▶ **What you have to do**
Copy out all the rows below with every "photographer" renamed to "camera operator", changing nothing else and omitting the pictures.

▶ **Data shown**

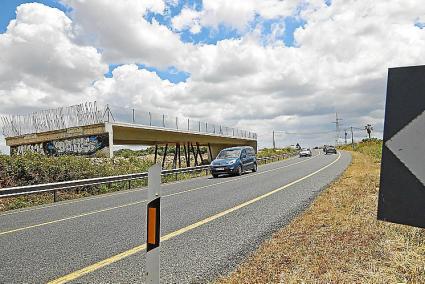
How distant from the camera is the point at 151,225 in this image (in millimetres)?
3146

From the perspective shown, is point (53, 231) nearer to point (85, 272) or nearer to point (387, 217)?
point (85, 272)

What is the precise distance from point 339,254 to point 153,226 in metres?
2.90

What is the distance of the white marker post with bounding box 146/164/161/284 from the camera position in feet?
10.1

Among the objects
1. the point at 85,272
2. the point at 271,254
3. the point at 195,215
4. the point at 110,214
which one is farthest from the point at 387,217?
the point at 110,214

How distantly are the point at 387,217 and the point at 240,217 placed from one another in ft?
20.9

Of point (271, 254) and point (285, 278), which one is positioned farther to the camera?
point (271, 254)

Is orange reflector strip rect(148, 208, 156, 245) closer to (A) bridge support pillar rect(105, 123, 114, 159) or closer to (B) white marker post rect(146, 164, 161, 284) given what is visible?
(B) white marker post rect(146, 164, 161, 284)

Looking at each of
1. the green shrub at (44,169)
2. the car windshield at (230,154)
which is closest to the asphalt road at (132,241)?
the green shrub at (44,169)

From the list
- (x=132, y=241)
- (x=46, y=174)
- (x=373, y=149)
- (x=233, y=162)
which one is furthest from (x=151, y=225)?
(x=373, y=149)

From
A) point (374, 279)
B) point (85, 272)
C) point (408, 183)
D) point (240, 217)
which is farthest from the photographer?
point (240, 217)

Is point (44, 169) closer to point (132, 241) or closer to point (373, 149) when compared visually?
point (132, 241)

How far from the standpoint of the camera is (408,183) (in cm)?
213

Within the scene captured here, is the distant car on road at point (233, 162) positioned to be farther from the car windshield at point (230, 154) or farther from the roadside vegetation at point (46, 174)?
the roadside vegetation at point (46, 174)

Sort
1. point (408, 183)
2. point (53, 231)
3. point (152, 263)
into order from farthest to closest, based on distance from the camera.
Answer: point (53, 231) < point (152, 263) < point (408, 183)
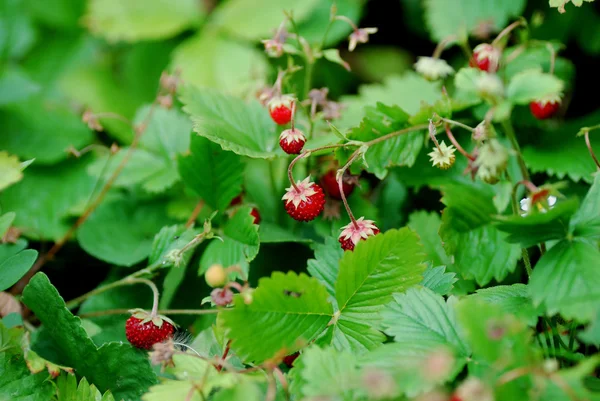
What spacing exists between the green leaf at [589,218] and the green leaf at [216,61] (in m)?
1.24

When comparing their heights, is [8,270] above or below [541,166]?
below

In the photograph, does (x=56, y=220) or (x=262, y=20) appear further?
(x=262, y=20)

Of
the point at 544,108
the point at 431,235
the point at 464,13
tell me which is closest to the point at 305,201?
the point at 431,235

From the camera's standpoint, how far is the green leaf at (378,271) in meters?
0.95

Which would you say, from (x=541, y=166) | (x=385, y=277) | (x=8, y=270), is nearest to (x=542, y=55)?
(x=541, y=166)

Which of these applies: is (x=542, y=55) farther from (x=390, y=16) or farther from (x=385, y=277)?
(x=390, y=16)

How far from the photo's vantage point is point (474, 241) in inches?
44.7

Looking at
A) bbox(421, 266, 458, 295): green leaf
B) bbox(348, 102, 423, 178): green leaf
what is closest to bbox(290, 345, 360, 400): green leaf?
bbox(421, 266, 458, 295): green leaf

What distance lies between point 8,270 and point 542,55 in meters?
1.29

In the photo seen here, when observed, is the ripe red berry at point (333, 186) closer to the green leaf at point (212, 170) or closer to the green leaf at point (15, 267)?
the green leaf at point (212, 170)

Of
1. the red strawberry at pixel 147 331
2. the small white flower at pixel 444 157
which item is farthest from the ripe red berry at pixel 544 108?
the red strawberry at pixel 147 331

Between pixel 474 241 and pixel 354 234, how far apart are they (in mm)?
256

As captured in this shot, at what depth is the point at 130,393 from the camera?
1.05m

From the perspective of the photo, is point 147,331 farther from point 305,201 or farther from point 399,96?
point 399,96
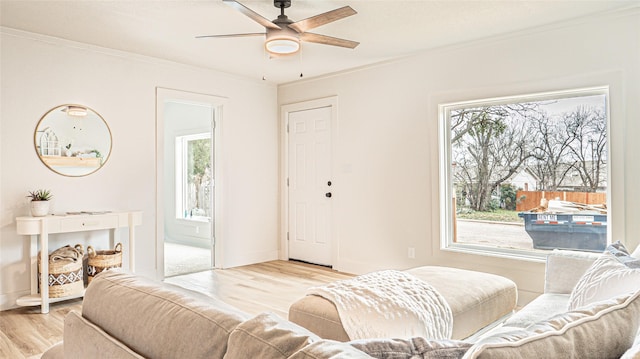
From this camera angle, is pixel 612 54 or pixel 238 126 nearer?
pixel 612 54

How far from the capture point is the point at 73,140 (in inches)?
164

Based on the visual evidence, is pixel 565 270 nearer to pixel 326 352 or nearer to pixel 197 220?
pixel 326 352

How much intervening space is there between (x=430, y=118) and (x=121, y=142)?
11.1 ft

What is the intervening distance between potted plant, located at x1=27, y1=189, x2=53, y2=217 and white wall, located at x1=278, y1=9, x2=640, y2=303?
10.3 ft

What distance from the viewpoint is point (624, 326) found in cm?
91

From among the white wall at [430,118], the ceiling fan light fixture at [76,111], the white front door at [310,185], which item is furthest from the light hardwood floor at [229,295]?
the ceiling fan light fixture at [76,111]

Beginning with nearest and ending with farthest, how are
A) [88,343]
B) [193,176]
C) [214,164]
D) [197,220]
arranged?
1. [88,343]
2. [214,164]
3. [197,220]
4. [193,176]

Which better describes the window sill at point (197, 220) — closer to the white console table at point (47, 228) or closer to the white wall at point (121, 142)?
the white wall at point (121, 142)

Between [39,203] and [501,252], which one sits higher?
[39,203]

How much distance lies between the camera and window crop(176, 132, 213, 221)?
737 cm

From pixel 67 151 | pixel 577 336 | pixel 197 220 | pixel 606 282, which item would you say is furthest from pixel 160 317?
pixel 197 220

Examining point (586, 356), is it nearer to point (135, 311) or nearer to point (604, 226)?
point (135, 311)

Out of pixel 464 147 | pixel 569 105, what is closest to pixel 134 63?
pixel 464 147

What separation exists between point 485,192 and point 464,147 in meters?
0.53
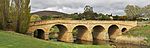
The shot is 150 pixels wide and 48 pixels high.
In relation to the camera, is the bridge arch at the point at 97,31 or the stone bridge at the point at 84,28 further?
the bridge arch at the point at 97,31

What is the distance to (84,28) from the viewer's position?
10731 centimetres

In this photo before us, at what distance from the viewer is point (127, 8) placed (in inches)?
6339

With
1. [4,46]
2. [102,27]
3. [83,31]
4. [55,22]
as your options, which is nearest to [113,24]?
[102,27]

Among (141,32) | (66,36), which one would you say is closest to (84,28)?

▶ **Solution below**
How distant from the camera is the point at 151,225 in this image (in millimetres)?
3146

From the perspective shown, is point (53, 231) nearer to point (85, 272) or nearer to point (387, 217)?
point (85, 272)

What is the precise distance from point 339,254 to point 153,226 in metres?
2.90

What is the distance of the white marker post with bounding box 146/164/161/284 from the camera position in feet?
10.1

Among the objects
1. the point at 85,272
2. the point at 271,254
3. the point at 195,215
4. the point at 110,214
which one is farthest from the point at 387,217?
the point at 110,214

How distantly are the point at 387,217 and the point at 240,217 placed from one another in ft?
20.9

Of point (271, 254) and point (285, 278), which one is positioned farther to the camera?
point (271, 254)

Is orange reflector strip rect(148, 208, 156, 245) closer to (A) bridge support pillar rect(105, 123, 114, 159) or closer to (B) white marker post rect(146, 164, 161, 284) given what is visible?
(B) white marker post rect(146, 164, 161, 284)

Looking at each of
1. the green shrub at (44,169)
2. the car windshield at (230,154)
which is closest to the asphalt road at (132,241)?
the green shrub at (44,169)

From the list
- (x=132, y=241)
- (x=46, y=174)
- (x=373, y=149)
- (x=233, y=162)
which one is furthest from (x=151, y=225)?
(x=373, y=149)

From
A) point (374, 279)
B) point (85, 272)
C) point (408, 183)
D) point (240, 217)
which is farthest from the camera operator?
point (240, 217)

Is point (44, 169) closer to point (132, 241) or closer to point (373, 149) when compared visually?
point (132, 241)

How far from the standpoint of the camera is (408,183) (in cm)?
213

Within the scene captured here, is the distant car on road at point (233, 162) positioned to be farther from the car windshield at point (230, 154) or farther from the roadside vegetation at point (46, 174)?
the roadside vegetation at point (46, 174)

Sort
1. point (408, 183)
2. point (53, 231)
3. point (152, 263)
into order from farthest to closest, based on distance from the camera.
Answer: point (53, 231) < point (152, 263) < point (408, 183)
What spacing exists between the green leaf at [589,218] and the green leaf at [216,61] (in m)?
1.24

When comparing their heights, is [8,270] above or below [541,166]?
below

In the photograph, does (x=56, y=220) or (x=262, y=20) appear further?
(x=262, y=20)

Of
the point at 544,108
the point at 431,235
the point at 464,13
tell me which is closest to the point at 305,201?
the point at 431,235

From the camera's standpoint, how far is the green leaf at (378,271) in meters?
0.95

Which would you say, from (x=541, y=166) | (x=385, y=277) | (x=8, y=270), is nearest to (x=542, y=55)?
(x=541, y=166)

Which of these applies: is (x=542, y=55) farther from (x=390, y=16) or farther from (x=385, y=277)?
(x=390, y=16)

How far from the photo's vantage point is point (474, 241) in inches?
44.7

Looking at
A) bbox(421, 266, 458, 295): green leaf
B) bbox(348, 102, 423, 178): green leaf
what is closest to bbox(290, 345, 360, 400): green leaf?
bbox(421, 266, 458, 295): green leaf

What distance lies between point 8,270 and point 542,55 in meters?
1.29

In the photo seen here, when observed, is the ripe red berry at point (333, 186) closer to the green leaf at point (212, 170) or closer to the green leaf at point (15, 267)?
the green leaf at point (212, 170)

Of
1. the red strawberry at pixel 147 331
2. the small white flower at pixel 444 157
which item is farthest from the ripe red berry at pixel 544 108?
the red strawberry at pixel 147 331

Between pixel 474 241 and pixel 354 234, how far apart are they (in mm)?
256

As captured in this shot, at what depth is the point at 130,393 from the camera?
1.05m

From the perspective of the photo, is point 147,331 farther from point 305,201 or farther from point 399,96?
point 399,96
From this camera angle, is pixel 612 54 or pixel 238 126 nearer?
pixel 612 54

How far from the capture point is the point at 73,140 (in inches)?
164

Based on the visual evidence, is pixel 565 270 nearer to pixel 326 352 or nearer to pixel 197 220?
pixel 326 352

How much intervening space is there between (x=430, y=118) and (x=121, y=142)?
11.1 ft

What is the intervening distance between potted plant, located at x1=27, y1=189, x2=53, y2=217 and white wall, located at x1=278, y1=9, x2=640, y2=303?
10.3 ft

What distance from the viewpoint is point (624, 326) found in cm?
91

From among the white wall at [430,118], the ceiling fan light fixture at [76,111], the white front door at [310,185], which item is furthest from the light hardwood floor at [229,295]?
the ceiling fan light fixture at [76,111]

Beginning with nearest and ending with farthest, how are
A) [88,343]
B) [193,176]
C) [214,164]
D) [197,220]
arranged?
1. [88,343]
2. [214,164]
3. [197,220]
4. [193,176]

Which better describes the window sill at point (197, 220) — closer to the white console table at point (47, 228) or closer to the white wall at point (121, 142)?
the white wall at point (121, 142)

Between [39,203] and [501,252], which one sits higher?
[39,203]

How much distance lies between the camera and window crop(176, 132, 213, 221)?
737 cm

From pixel 67 151 | pixel 577 336 | pixel 197 220 | pixel 606 282, which item would you say is furthest from pixel 160 317?
pixel 197 220

Examining point (586, 356), is it nearer to point (135, 311) or nearer to point (604, 226)?
point (135, 311)

Out of pixel 464 147 | pixel 569 105, what is closest to pixel 134 63?
pixel 464 147

What separation exists between point 485,192 and point 464,147 in meters?
0.53
The shot is 150 pixels wide and 48 pixels high.
In relation to the camera, is the bridge arch at the point at 97,31 or the stone bridge at the point at 84,28 further?
the bridge arch at the point at 97,31

What is the distance to (84,28) from the viewer's position?
10731 centimetres

In this photo before us, at what distance from the viewer is point (127, 8) placed (in inches)?
6339

With
1. [4,46]
2. [102,27]
3. [83,31]
4. [55,22]
as your options, which is nearest to [113,24]?
[102,27]

Among (141,32) | (66,36), which one would you say is closest to (84,28)?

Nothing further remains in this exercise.